DataFrame Support and Column Handling

One of binlearn’s most powerful features is its comprehensive support for different data formats while maintaining consistent behavior and column integrity across operations. This page explains how binlearn handles numpy arrays, pandas DataFrames, and polars DataFrames, the logic behind preserve_dataframe, and the internal column representation system.

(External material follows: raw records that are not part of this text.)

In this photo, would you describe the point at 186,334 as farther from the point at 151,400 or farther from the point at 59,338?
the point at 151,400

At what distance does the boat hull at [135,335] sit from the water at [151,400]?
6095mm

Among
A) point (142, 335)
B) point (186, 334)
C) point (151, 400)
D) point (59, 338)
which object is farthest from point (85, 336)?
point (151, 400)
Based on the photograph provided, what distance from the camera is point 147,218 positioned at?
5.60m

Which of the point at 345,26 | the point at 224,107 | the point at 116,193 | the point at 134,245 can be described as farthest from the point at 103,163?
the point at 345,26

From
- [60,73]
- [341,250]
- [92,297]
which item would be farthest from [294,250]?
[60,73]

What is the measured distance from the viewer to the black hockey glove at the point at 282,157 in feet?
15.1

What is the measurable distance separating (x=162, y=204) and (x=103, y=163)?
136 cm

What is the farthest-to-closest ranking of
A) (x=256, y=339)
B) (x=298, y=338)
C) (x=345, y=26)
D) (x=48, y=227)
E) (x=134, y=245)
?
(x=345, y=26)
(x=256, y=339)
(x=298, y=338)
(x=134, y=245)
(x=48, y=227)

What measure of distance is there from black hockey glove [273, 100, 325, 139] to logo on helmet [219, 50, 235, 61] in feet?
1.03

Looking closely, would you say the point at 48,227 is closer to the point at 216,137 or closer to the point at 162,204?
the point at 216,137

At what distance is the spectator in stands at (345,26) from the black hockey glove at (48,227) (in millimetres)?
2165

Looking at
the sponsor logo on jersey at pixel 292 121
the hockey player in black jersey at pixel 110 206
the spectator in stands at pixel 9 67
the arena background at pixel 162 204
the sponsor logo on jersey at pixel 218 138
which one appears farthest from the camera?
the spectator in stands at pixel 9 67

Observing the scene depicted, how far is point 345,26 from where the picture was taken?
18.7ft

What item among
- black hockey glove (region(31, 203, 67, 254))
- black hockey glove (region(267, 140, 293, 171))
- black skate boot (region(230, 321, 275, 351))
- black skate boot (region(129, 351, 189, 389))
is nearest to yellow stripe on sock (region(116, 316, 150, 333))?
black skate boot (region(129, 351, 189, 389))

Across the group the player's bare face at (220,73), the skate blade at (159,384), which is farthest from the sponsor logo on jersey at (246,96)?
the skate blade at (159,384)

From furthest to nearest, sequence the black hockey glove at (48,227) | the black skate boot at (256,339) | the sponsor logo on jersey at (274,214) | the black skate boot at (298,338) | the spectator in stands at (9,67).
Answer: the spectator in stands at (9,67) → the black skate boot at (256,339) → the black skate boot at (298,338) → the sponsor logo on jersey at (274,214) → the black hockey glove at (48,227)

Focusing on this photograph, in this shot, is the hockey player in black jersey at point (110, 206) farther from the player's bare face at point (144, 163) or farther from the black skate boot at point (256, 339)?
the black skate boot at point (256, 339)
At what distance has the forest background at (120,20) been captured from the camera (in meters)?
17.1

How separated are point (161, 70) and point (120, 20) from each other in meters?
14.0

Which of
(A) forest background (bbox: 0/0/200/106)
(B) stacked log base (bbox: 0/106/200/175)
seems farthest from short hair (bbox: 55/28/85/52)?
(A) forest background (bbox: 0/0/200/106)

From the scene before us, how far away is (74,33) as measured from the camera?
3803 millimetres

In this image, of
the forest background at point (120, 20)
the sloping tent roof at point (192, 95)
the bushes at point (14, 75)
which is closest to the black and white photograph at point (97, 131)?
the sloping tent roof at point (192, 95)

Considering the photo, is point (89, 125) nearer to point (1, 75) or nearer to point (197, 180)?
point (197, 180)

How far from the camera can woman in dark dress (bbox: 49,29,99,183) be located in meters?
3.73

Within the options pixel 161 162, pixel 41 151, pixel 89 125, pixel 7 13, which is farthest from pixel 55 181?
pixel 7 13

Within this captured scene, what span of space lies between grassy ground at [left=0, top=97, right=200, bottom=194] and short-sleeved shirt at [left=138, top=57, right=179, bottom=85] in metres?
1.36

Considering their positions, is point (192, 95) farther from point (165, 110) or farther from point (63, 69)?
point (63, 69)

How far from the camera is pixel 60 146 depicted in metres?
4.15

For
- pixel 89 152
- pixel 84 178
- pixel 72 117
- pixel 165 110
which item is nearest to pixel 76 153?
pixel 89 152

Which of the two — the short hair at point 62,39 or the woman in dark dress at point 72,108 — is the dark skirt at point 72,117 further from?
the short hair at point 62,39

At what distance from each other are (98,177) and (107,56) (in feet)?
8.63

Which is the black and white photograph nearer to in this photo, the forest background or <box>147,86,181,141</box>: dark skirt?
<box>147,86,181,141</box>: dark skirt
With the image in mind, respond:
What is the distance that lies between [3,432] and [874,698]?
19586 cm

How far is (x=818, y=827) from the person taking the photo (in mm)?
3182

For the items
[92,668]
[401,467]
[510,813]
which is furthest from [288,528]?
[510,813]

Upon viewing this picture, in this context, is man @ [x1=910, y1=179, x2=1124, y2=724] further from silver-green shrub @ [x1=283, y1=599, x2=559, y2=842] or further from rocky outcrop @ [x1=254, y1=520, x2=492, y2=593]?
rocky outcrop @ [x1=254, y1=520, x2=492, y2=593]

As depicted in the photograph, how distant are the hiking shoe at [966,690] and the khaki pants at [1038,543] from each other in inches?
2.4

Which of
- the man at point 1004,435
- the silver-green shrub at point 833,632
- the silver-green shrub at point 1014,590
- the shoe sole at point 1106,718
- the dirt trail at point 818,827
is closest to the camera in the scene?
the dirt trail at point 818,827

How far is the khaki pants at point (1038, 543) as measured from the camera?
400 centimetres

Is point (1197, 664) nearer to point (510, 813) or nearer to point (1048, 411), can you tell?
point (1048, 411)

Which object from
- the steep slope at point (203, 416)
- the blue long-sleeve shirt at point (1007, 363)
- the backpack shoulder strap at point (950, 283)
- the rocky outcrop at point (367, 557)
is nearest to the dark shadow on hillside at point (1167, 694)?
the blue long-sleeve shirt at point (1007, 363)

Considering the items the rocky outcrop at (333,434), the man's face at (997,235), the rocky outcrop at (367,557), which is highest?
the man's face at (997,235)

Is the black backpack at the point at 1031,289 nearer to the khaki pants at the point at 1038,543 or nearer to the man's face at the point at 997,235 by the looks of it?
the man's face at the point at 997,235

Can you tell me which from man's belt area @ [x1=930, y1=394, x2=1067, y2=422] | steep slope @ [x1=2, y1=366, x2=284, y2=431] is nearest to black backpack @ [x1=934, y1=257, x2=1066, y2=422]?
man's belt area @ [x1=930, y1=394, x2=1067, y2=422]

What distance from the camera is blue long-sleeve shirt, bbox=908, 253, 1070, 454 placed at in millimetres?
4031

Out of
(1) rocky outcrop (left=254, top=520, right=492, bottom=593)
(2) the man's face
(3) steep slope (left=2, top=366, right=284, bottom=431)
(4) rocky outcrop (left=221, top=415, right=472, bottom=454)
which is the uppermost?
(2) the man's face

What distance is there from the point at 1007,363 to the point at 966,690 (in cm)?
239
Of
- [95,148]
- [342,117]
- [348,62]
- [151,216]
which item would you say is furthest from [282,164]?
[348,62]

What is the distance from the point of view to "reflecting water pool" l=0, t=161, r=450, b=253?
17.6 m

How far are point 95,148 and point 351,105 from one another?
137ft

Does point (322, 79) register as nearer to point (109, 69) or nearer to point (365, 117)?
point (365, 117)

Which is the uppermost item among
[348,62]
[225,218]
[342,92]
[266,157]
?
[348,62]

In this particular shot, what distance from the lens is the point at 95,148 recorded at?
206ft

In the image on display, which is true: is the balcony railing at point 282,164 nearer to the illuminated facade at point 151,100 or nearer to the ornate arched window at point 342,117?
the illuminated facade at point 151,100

Overview of Data Format Support

binlearn supports three primary data formats:

NumPy Arrays

The foundation format - all internal operations work on numpy arrays. Column identifiers are numeric indices (0, 1, 2, …).

Pandas DataFrames

Full support with column name preservation, index handling, and dtype consistency. Requires pandas installation.

Polars DataFrames

High-performance columnar support with column name preservation. Requires polars installation (optional dependency).

The Core Design Principle

binlearn follows a “format-agnostic processing, format-aware output” design:

  1. Input: Accept any supported format

  2. Processing: Convert to numpy arrays internally for consistent computation

  3. Output: Return data in the format specified by preserve_dataframe setting

This approach ensures computational consistency while providing flexibility in data handling.

The preserve_dataframe Parameter

The preserve_dataframe parameter controls output format behavior:

from binlearn import EqualWidthBinning
import pandas as pd
import numpy as np

# Create sample data
df = pd.DataFrame({
    'feature1': [1.0, 2.0, 3.0, 4.0, 5.0],
    'feature2': [10.0, 20.0, 30.0, 40.0, 50.0]
})

# preserve_dataframe=True: Output matches input format
binner_preserve = EqualWidthBinning(n_bins=3, preserve_dataframe=True)
result_df = binner_preserve.fit_transform(df)
print(type(result_df))  # <class 'pandas.core.frame.DataFrame'>
print(result_df.columns.tolist())  # ['feature1', 'feature2']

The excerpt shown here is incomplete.